● **Text provided**
#65 Optionally have '#' act like '#:'

open
Edward Loper
None
5
2007-08-02
2007-08-01
Judah De Paula
No

It would be nice to have an option where '#' would act like the '#:' assignment doc strings, so a comment above an assignment would be automatically considered a doc string. I might be able to help with it?

Discussion

  • Edward Loper
    Edward Loper
    2007-08-01

    Logged In: YES
    user_id=195958
    Originator: NO

    But then *all* comments would be treated as docstrings, which seems like overkill in most cases -- I'd like to avoid getting a bunch of false posititives, where epydoc describes a variable using text from a comment that doesn't really have anything to do with that variable.

    What's the motivation behind this request? (a) there is some pre-existing code, that has comments before assignments, and you'd like to extract those comments; or (b) you find it inconvenient to type "#:" instead of "#" (e.g., because emacs is smarter about wrapping "#" than "#:").

    If (a), then can you tell by looking at the pre-existing code if this change would give you many 'false postivites'? If (b), perhaps we could discuss alternative explicit markings, that are still explicit, but that get around whatever issues you're having with using "#:"?

     
  • Judah De Paula
    Judah De Paula
    2007-08-02

    Logged In: YES
    user_id=695839
    Originator: YES

    I'm in your case 'a'. There's a large body of code that has been using '#' above assignments in the files and in class attribute definitions. An existing tool is currently being used to pull the comments from assignments in the file body and class definitions, while ignoring comments within function definitions. Function definitions are where most of the false positives would happen.

    To avoid the false positives, it seems like the implicit assignment-comment operation would have to behave differently from the existing '#:' operator. Sadly, this makes for a more invasive modification. I've already looked at register_markup_language() and unless I'm mistaken that interface will not provide the functionality I'm describing since previously ignored doc-strings need to be detected using certain rules. Is there an interface that I didn't see where a small plug-in could be added to do what I'm describing?

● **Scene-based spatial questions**

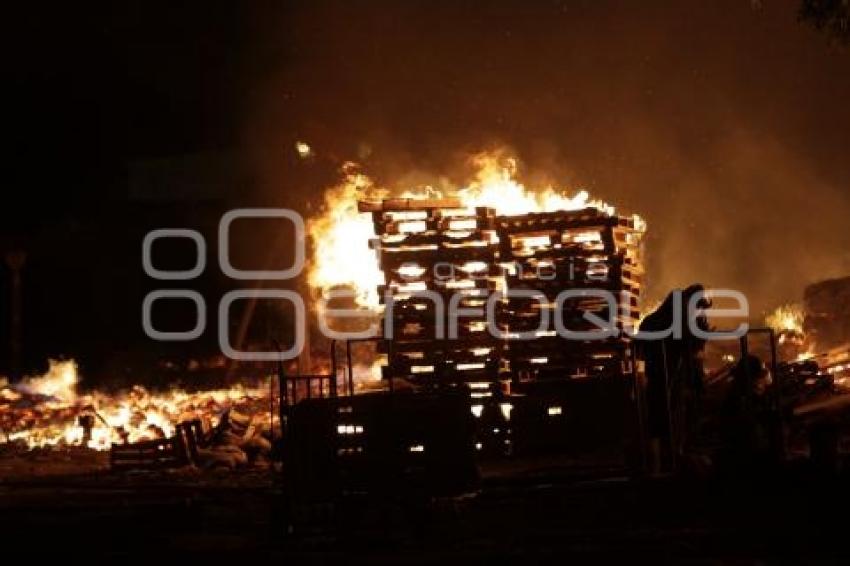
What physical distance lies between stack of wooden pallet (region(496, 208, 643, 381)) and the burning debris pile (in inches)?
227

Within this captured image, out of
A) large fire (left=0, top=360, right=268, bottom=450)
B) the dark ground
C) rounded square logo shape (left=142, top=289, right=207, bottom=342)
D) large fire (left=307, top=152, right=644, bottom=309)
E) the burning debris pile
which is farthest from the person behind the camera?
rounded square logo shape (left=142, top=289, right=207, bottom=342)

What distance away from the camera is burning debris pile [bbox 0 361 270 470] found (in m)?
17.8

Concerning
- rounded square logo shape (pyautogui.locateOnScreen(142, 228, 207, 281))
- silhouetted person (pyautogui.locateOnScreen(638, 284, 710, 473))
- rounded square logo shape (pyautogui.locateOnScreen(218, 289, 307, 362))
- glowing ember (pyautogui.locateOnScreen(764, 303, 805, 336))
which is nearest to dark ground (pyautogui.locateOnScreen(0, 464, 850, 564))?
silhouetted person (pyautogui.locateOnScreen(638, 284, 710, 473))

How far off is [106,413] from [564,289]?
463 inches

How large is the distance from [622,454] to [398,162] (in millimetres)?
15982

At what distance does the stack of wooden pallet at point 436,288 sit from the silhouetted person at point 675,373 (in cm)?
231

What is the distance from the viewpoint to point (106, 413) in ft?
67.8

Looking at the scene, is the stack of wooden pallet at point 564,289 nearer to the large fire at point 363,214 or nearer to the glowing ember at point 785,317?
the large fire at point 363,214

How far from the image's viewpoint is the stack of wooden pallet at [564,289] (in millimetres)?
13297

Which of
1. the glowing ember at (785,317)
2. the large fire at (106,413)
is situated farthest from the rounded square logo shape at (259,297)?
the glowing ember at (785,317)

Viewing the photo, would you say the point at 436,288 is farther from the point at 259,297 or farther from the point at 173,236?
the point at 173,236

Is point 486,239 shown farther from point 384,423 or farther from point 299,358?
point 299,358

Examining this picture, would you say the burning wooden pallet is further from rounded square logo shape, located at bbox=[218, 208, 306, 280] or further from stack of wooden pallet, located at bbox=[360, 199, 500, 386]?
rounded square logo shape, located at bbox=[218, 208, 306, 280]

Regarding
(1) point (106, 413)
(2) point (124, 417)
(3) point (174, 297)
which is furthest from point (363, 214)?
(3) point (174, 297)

...

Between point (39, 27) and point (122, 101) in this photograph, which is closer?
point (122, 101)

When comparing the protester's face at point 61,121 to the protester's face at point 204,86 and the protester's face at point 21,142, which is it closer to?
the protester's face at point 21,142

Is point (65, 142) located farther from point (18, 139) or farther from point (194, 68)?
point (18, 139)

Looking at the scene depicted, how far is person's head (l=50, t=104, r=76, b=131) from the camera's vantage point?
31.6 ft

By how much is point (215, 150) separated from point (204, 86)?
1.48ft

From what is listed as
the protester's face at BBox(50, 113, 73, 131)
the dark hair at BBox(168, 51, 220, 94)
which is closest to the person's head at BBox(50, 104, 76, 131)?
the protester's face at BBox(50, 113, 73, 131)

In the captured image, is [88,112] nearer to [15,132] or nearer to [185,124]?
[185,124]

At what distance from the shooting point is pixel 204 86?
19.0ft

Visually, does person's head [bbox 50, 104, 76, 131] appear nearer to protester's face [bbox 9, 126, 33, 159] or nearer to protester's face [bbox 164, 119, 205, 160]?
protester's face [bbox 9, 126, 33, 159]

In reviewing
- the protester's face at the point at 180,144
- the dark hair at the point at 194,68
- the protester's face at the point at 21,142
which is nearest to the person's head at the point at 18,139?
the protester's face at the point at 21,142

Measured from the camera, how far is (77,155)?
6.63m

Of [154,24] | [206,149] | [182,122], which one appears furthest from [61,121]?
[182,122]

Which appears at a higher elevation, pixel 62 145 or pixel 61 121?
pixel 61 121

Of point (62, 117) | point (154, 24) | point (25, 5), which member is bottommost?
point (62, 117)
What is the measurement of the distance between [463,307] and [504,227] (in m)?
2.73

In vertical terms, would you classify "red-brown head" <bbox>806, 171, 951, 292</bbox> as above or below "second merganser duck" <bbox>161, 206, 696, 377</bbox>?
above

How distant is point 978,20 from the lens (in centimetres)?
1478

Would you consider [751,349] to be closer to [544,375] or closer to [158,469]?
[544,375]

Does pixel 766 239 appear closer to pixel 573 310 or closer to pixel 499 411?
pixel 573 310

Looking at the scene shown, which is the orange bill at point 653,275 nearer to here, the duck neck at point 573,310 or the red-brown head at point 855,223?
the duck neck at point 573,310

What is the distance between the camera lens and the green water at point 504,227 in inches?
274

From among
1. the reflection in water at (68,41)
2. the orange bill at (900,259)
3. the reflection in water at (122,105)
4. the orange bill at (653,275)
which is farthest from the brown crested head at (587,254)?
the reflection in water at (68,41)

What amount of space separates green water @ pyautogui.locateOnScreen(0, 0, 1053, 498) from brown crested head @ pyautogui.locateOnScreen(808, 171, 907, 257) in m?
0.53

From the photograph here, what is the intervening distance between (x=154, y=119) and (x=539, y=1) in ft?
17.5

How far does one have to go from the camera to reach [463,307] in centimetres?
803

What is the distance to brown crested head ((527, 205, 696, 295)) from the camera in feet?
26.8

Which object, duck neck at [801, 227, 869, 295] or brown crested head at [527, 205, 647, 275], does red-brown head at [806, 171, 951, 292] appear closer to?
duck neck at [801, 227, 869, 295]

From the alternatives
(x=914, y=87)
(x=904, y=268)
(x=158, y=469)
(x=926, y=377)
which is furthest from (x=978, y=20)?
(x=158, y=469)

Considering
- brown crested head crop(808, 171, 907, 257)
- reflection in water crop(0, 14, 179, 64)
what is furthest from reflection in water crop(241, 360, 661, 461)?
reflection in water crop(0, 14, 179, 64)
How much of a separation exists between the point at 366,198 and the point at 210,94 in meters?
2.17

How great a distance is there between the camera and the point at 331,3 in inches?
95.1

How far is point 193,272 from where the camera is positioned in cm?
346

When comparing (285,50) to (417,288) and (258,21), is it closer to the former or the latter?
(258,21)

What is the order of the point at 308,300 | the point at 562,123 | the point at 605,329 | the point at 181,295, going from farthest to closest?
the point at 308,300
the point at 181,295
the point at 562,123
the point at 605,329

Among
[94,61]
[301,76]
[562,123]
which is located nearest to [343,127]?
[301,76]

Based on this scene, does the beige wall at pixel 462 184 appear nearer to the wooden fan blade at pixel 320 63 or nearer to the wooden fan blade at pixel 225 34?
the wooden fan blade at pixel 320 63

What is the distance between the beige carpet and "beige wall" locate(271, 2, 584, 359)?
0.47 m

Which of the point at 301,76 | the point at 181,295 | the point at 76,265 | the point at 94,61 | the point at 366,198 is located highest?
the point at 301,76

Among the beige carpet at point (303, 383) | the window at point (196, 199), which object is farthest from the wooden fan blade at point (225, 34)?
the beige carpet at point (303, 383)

---

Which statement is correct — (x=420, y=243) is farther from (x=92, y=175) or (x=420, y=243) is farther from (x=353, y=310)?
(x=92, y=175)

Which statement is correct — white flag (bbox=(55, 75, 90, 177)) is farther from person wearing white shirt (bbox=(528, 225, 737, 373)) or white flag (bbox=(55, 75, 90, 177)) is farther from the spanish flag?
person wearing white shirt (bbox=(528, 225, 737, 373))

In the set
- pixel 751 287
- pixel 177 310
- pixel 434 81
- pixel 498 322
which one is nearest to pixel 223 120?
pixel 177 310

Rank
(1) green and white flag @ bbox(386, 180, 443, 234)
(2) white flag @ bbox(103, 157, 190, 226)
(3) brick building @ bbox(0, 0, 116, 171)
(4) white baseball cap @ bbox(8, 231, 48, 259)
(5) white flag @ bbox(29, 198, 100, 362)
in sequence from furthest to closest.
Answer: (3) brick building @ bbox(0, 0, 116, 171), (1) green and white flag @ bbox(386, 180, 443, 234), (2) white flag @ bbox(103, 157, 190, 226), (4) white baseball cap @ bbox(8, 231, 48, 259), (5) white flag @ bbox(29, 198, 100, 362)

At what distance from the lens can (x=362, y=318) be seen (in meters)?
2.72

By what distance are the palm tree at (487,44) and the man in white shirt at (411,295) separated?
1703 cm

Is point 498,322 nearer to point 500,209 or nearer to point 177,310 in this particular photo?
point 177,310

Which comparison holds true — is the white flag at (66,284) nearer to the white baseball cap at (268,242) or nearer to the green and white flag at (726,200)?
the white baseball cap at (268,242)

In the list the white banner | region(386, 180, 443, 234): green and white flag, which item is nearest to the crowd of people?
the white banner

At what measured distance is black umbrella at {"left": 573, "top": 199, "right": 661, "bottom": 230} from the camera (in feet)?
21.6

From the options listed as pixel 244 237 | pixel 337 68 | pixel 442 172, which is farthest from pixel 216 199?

● **Things to do**
1. In the thread about treating '#' comments as doc strings, where does Judah De Paula say most of the false positives would happen?
2. Using the thread about treating '#' comments as doc strings, say whether each statement agrees with it, answering yes or no and quoting the words that decide it: (a) Judah De Paula puts the request under case (a). (b) Edward Loper considers treating every comment as a doc string a sensible default. (c) Judah De Paula expects register_markup_language() to provide the needed functionality.
3. Resume the thread about treating '#' comments as doc strings from where it stops.

● **Responses by task**
1. In function definitions.

2.
(a) Yes: "I'm in your case 'a'."
(b) No: "which seems like overkill in most cases"
(c) No: "unless I'm mistaken that interface will not provide the functionality I'm describing"

3.
  • Edward Loper
    Edward Loper
    2007-08-02

    • assigned_to: nobody --> edloper
     
  • Edward Loper
    Edward Loper
    2007-08-02

    Logged In: YES
    user_id=195958
    Originator: NO

    To make the change globally, all you would need to do is change COMMENT_DOCSTRING_MARKER's value from "#:" to "#" in epydoc/docparser.py. To make it on a per-file basis wouldn't be too difficult -- that constant is only used in a single function, process_file(), so that function would need to be adapted.

    Comments before assignment statements inside most functions would already get ignored by epydoc. The exception is __init__ methods for classes, where epydoc does check for pseudo-docstrings, and uses them as descriptions of instance variables. E.g.:

    class A:
    def __init__(self):
    #: A counter used to keep track of ...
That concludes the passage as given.